[What you should do]: The whole listing is to be set down again without alteration.
- Opening Delimiter -
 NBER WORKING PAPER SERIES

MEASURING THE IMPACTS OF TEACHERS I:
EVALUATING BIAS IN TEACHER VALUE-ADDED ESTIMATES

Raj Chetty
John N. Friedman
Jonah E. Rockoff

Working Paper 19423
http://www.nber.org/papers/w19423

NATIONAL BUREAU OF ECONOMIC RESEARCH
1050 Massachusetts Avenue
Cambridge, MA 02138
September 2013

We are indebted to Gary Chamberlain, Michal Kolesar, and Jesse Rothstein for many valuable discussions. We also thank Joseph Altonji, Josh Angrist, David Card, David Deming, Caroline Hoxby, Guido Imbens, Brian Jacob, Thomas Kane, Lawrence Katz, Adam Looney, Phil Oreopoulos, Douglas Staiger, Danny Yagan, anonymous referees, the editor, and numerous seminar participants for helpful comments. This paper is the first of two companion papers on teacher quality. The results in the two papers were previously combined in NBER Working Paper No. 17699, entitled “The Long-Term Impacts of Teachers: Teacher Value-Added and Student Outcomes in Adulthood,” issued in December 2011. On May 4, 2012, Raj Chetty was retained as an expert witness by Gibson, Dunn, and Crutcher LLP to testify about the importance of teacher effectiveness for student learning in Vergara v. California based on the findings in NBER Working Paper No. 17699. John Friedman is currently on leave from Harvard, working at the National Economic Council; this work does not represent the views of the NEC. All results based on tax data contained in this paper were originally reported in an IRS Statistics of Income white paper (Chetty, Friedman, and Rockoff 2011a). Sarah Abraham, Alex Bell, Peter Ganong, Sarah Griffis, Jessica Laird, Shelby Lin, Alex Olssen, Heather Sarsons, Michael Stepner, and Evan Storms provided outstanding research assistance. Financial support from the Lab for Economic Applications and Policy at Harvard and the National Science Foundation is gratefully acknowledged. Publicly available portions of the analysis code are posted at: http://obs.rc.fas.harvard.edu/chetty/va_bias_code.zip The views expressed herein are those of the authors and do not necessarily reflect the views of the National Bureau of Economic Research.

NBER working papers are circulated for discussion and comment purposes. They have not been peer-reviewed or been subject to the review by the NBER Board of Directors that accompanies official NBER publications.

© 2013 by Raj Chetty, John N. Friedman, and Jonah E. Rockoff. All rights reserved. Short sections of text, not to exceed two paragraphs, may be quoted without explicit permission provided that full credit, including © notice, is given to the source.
- Closing Delimiter -
[Your response]:
 NBER WORKING PAPER SERIES

MEASURING THE IMPACTS OF TEACHERS I:
EVALUATING BIAS IN TEACHER VALUE-ADDED ESTIMATES

Raj Chetty
John N. Friedman
Jonah E. Rockoff

Working Paper 19423
http://www.nber.org/papers/w19423

NATIONAL BUREAU OF ECONOMIC RESEARCH
1050 Massachusetts Avenue
Cambridge, MA 02138
September 2013

We are indebted to Gary Chamberlain, Michal Kolesar, and Jesse Rothstein for many valuable discussions. We also thank Joseph Altonji, Josh Angrist, David Card, David Deming, Caroline Hoxby, Guido Imbens, Brian Jacob, Thomas Kane, Lawrence Katz, Adam Looney, Phil Oreopoulos, Douglas Staiger, Danny Yagan, anonymous referees, the editor, and numerous seminar participants for helpful comments. This paper is the first of two companion papers on teacher quality. The results in the two papers were previously combined in NBER Working Paper No. 17699, entitled “The Long-Term Impacts of Teachers: Teacher Value-Added and Student Outcomes in Adulthood,” issued in December 2011. On May 4, 2012, Raj Chetty was retained as an expert witness by Gibson, Dunn, and Crutcher LLP to testify about the importance of teacher effectiveness for student learning in Vergara v. California based on the findings in NBER Working Paper No. 17699. John Friedman is currently on leave from Harvard, working at the National Economic Council; this work does not represent the views of the NEC. All results based on tax data contained in this paper were originally reported in an IRS Statistics of Income white paper (Chetty, Friedman, and Rockoff 2011a). Sarah Abraham, Alex Bell, Peter Ganong, Sarah Griffis, Jessica Laird, Shelby Lin, Alex Olssen, Heather Sarsons, Michael Stepner, and Evan Storms provided outstanding research assistance. Financial support from the Lab for Economic Applications and Policy at Harvard and the National Science Foundation is gratefully acknowledged. Publicly available portions of the analysis code are posted at: http://obs.rc.fas.harvard.edu/chetty/va_bias_code.zip The views expressed herein are those of the authors and do not necessarily reflect the views of the National Bureau of Economic Research.

NBER working papers are circulated for discussion and comment purposes. They have not been peer-reviewed or been subject to the review by the NBER Board of Directors that accompanies official NBER publications.

© 2013 by Raj Chetty, John N. Friedman, and Jonah E. Rockoff. All rights reserved. Short sections of text, not to exceed two paragraphs, may be quoted without explicit permission provided that full credit, including © notice, is given to the source.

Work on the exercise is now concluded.